### Task brief
Your answer should be the entries below, reproduced character for character.

### Dataset extract
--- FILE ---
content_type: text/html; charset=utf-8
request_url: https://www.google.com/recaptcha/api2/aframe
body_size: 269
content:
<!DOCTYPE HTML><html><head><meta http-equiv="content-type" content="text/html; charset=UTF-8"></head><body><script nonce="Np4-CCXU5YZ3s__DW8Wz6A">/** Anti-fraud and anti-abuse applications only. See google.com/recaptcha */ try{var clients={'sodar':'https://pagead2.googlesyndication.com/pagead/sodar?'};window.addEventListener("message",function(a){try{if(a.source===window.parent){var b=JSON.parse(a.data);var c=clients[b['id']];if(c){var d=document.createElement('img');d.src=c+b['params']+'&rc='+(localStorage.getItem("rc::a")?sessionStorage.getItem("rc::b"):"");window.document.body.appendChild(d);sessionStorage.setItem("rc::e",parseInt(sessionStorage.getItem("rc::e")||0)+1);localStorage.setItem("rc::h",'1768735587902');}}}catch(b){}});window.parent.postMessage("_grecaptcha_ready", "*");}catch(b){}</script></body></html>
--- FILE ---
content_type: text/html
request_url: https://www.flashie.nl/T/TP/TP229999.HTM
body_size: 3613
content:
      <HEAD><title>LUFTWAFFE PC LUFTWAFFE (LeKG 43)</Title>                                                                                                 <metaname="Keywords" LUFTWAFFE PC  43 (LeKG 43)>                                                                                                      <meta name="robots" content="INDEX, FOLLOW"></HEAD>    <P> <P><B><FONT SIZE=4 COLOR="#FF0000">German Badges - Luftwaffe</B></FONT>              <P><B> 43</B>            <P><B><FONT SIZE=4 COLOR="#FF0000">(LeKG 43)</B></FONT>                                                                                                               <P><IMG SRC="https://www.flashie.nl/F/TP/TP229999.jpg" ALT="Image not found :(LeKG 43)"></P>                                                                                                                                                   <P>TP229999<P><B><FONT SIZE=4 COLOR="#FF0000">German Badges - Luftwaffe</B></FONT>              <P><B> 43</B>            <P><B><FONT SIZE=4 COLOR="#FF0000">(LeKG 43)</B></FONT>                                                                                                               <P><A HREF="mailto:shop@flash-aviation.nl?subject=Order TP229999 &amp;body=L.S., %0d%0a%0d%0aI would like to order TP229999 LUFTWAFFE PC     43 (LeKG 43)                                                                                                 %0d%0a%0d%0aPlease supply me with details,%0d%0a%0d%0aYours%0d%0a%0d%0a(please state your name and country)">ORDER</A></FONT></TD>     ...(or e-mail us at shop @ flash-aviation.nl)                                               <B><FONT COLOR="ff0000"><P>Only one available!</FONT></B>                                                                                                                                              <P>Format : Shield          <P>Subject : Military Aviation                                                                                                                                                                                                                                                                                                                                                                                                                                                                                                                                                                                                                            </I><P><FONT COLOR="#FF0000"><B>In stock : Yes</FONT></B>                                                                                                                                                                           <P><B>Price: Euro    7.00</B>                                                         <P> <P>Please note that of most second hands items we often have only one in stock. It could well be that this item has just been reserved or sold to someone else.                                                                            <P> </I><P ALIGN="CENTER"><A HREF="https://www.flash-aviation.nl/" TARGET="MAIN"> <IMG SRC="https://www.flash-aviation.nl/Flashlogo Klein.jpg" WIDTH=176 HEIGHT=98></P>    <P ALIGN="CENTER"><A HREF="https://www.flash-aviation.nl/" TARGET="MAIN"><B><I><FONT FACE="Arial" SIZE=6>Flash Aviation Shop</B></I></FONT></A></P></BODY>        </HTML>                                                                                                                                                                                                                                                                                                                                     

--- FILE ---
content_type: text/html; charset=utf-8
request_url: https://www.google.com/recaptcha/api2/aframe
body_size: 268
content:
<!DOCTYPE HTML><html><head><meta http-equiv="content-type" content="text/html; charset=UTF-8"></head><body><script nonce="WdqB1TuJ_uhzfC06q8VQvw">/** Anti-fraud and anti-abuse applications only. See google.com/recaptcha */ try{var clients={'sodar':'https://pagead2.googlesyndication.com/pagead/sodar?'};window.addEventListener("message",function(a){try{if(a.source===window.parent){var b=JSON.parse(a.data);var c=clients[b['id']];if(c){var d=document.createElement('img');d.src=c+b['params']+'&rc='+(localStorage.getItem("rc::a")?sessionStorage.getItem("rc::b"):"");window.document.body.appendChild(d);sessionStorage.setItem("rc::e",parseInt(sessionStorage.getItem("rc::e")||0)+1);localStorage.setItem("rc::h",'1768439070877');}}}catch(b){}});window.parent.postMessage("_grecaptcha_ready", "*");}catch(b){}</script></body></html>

### Response box
--- FILE ---
content_type: text/html; charset=utf-8
request_url: https://www.google.com/recaptcha/api2/aframe
body_size: 269
content:
<!DOCTYPE HTML><html><head><meta http-equiv="content-type" content="text/html; charset=UTF-8"></head><body><script nonce="Np4-CCXU5YZ3s__DW8Wz6A">/** Anti-fraud and anti-abuse applications only. See google.com/recaptcha */ try{var clients={'sodar':'https://pagead2.googlesyndication.com/pagead/sodar?'};window.addEventListener("message",function(a){try{if(a.source===window.parent){var b=JSON.parse(a.data);var c=clients[b['id']];if(c){var d=document.createElement('img');d.src=c+b['params']+'&rc='+(localStorage.getItem("rc::a")?sessionStorage.getItem("rc::b"):"");window.document.body.appendChild(d);sessionStorage.setItem("rc::e",parseInt(sessionStorage.getItem("rc::e")||0)+1);localStorage.setItem("rc::h",'1768735587902');}}}catch(b){}});window.parent.postMessage("_grecaptcha_ready", "*");}catch(b){}</script></body></html>
--- FILE ---
content_type: text/html
request_url: https://www.flashie.nl/T/TP/TP229999.HTM
body_size: 3613
content:
      <HEAD><title>LUFTWAFFE PC LUFTWAFFE (LeKG 43)</Title>                                                                                                 <metaname="Keywords" LUFTWAFFE PC  43 (LeKG 43)>                                                                                                      <meta name="robots" content="INDEX, FOLLOW"></HEAD>    <P> <P><B><FONT SIZE=4 COLOR="#FF0000">German Badges - Luftwaffe</B></FONT>              <P><B> 43</B>            <P><B><FONT SIZE=4 COLOR="#FF0000">(LeKG 43)</B></FONT>                                                                                                               <P><IMG SRC="https://www.flashie.nl/F/TP/TP229999.jpg" ALT="Image not found :(LeKG 43)"></P>                                                                                                                                                   <P>TP229999<P><B><FONT SIZE=4 COLOR="#FF0000">German Badges - Luftwaffe</B></FONT>              <P><B> 43</B>            <P><B><FONT SIZE=4 COLOR="#FF0000">(LeKG 43)</B></FONT>                                                                                                               <P><A HREF="mailto:shop@flash-aviation.nl?subject=Order TP229999 &amp;body=L.S., %0d%0a%0d%0aI would like to order TP229999 LUFTWAFFE PC     43 (LeKG 43)                                                                                                 %0d%0a%0d%0aPlease supply me with details,%0d%0a%0d%0aYours%0d%0a%0d%0a(please state your name and country)">ORDER</A></FONT></TD>     ...(or e-mail us at shop @ flash-aviation.nl)                                               <B><FONT COLOR="ff0000"><P>Only one available!</FONT></B>                                                                                                                                              <P>Format : Shield          <P>Subject : Military Aviation                                                                                                                                                                                                                                                                                                                                                                                                                                                                                                                                                                                                                            </I><P><FONT COLOR="#FF0000"><B>In stock : Yes</FONT></B>                                                                                                                                                                           <P><B>Price: Euro    7.00</B>                                                         <P> <P>Please note that of most second hands items we often have only one in stock. It could well be that this item has just been reserved or sold to someone else.                                                                            <P> </I><P ALIGN="CENTER"><A HREF="https://www.flash-aviation.nl/" TARGET="MAIN"> <IMG SRC="https://www.flash-aviation.nl/Flashlogo Klein.jpg" WIDTH=176 HEIGHT=98></P>    <P ALIGN="CENTER"><A HREF="https://www.flash-aviation.nl/" TARGET="MAIN"><B><I><FONT FACE="Arial" SIZE=6>Flash Aviation Shop</B></I></FONT></A></P></BODY>        </HTML>                                                                                                                                                                                                                                                                                                                                     

--- FILE ---
content_type: text/html; charset=utf-8
request_url: https://www.google.com/recaptcha/api2/aframe
body_size: 268
content:
<!DOCTYPE HTML><html><head><meta http-equiv="content-type" content="text/html; charset=UTF-8"></head><body><script nonce="WdqB1TuJ_uhzfC06q8VQvw">/** Anti-fraud and anti-abuse applications only. See google.com/recaptcha */ try{var clients={'sodar':'https://pagead2.googlesyndication.com/pagead/sodar?'};window.addEventListener("message",function(a){try{if(a.source===window.parent){var b=JSON.parse(a.data);var c=clients[b['id']];if(c){var d=document.createElement('img');d.src=c+b['params']+'&rc='+(localStorage.getItem("rc::a")?sessionStorage.getItem("rc::b"):"");window.document.body.appendChild(d);sessionStorage.setItem("rc::e",parseInt(sessionStorage.getItem("rc::e")||0)+1);localStorage.setItem("rc::h",'1768439070877');}}}catch(b){}});window.parent.postMessage("_grecaptcha_ready", "*");}catch(b){}</script></body></html>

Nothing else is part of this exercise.